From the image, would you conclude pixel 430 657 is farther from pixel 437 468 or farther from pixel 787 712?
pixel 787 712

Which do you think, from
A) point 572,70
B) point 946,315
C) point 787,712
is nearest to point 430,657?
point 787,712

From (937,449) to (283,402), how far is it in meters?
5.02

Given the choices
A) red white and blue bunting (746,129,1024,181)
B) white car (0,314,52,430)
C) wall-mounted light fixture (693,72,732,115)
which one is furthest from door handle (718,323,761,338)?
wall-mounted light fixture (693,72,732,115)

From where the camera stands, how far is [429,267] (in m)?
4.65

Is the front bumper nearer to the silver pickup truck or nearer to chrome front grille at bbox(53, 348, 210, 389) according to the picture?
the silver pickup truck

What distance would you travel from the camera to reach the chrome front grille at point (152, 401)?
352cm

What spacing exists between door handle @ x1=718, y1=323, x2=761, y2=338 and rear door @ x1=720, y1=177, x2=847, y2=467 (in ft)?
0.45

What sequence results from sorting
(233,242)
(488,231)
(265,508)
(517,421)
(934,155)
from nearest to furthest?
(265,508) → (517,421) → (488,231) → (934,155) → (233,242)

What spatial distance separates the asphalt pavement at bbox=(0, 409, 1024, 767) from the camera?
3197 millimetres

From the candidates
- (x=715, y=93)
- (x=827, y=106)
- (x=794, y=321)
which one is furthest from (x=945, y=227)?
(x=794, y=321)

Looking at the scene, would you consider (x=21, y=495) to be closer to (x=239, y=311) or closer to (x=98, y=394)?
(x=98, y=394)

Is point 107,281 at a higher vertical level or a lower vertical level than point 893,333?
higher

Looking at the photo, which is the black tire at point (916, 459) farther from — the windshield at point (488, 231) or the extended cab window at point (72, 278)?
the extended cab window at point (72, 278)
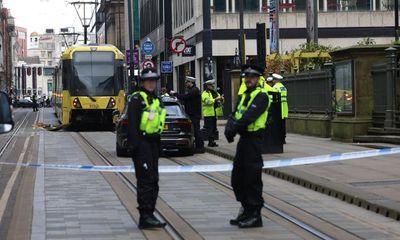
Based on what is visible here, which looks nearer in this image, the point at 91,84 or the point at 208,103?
the point at 208,103

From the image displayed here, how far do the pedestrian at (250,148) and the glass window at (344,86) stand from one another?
11.1m

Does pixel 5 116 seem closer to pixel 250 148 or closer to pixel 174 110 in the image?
pixel 250 148

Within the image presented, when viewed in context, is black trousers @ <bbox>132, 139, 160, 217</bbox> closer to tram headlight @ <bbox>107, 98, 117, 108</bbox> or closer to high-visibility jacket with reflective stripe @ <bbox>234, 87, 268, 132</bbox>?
high-visibility jacket with reflective stripe @ <bbox>234, 87, 268, 132</bbox>

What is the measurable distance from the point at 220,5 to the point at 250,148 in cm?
3627

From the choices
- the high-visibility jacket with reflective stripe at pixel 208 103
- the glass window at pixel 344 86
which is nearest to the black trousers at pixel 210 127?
the high-visibility jacket with reflective stripe at pixel 208 103

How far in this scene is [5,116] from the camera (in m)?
4.77

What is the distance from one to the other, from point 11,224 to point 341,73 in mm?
13130

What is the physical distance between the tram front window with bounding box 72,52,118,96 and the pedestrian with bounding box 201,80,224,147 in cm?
1135

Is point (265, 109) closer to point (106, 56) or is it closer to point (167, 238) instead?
point (167, 238)

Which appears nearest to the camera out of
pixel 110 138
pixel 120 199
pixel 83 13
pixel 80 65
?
pixel 120 199

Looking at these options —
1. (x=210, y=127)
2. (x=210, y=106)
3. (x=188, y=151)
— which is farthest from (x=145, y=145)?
(x=210, y=127)

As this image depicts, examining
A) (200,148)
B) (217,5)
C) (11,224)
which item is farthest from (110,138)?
(217,5)

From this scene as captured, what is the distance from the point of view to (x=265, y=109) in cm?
826

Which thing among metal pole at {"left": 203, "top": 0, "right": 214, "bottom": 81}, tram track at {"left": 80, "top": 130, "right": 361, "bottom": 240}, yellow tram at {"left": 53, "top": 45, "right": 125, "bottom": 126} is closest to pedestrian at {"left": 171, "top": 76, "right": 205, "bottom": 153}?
metal pole at {"left": 203, "top": 0, "right": 214, "bottom": 81}
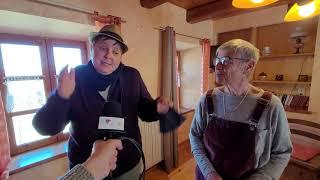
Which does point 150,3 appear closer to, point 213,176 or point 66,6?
point 66,6

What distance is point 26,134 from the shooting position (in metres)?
1.81

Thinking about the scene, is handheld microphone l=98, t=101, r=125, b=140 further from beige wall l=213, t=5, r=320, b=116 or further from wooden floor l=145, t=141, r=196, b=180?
beige wall l=213, t=5, r=320, b=116

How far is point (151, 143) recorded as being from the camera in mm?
2434

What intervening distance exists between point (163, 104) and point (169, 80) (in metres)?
1.53

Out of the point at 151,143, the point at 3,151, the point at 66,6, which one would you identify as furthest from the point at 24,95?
the point at 151,143

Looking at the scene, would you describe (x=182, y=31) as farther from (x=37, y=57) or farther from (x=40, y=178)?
(x=40, y=178)

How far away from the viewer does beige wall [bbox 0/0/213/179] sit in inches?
→ 59.0

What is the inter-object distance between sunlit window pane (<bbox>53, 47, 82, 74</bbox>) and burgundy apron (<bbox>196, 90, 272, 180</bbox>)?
5.47 ft

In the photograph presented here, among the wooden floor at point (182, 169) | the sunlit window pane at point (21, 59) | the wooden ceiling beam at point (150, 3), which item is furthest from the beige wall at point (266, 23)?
the sunlit window pane at point (21, 59)

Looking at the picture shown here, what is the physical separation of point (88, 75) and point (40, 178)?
1.33 metres

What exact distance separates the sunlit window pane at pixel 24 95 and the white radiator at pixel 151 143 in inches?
46.4

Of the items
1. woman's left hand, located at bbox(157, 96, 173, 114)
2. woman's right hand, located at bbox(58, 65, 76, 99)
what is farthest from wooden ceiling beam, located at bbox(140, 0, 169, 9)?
woman's right hand, located at bbox(58, 65, 76, 99)

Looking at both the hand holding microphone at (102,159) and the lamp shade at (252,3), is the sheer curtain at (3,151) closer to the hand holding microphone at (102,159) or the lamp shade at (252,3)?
the hand holding microphone at (102,159)

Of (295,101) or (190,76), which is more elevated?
(190,76)
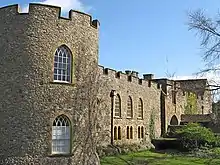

Directions.
Render the records from the line with "Thinking about the" through the end of the records as a two-column CSV with the columns prompt_text and reply. Give one row per record, with each field in quotes and its line breaks turned into spaces, and leave out the pictures.

Final answer.
prompt_text,reply
"Thinking about the scene, is handheld microphone l=98, t=101, r=125, b=140 further from beige wall l=213, t=5, r=320, b=116 or further from wooden floor l=145, t=141, r=196, b=180?","beige wall l=213, t=5, r=320, b=116"
"How far is point (151, 143) recorded as being from the camera in mm?","2434"
"What intervening distance exists between point (163, 104) and point (169, 80) (in metres)?","1.53"
"Out of the point at 151,143, the point at 3,151, the point at 66,6, which one would you identify as furthest from the point at 24,95?","the point at 151,143"
"Looking at the scene, would you describe (x=182, y=31) as farther from (x=37, y=57) or farther from (x=40, y=178)?","(x=40, y=178)"
"How far away from the viewer does beige wall [bbox 0/0/213/179] sit in inches?","→ 59.0"
"What is the inter-object distance between sunlit window pane (<bbox>53, 47, 82, 74</bbox>) and burgundy apron (<bbox>196, 90, 272, 180</bbox>)?","5.47 ft"
"In the photograph presented here, among the wooden floor at point (182, 169) | the sunlit window pane at point (21, 59) | the wooden ceiling beam at point (150, 3), which item is furthest from the beige wall at point (266, 23)?","the sunlit window pane at point (21, 59)"
"Looking at the picture shown here, what is the physical separation of point (88, 75) and point (40, 178)?","1.33 metres"
"What exact distance separates the sunlit window pane at pixel 24 95 and the white radiator at pixel 151 143 in inches?","46.4"
"Of the items 1. woman's left hand, located at bbox(157, 96, 173, 114) 2. woman's right hand, located at bbox(58, 65, 76, 99) what is farthest from wooden ceiling beam, located at bbox(140, 0, 169, 9)?","woman's right hand, located at bbox(58, 65, 76, 99)"
"Looking at both the hand holding microphone at (102,159) and the lamp shade at (252,3), is the sheer curtain at (3,151) closer to the hand holding microphone at (102,159) or the lamp shade at (252,3)?","the hand holding microphone at (102,159)"
"Of (295,101) or (190,76), which is more elevated?","(190,76)"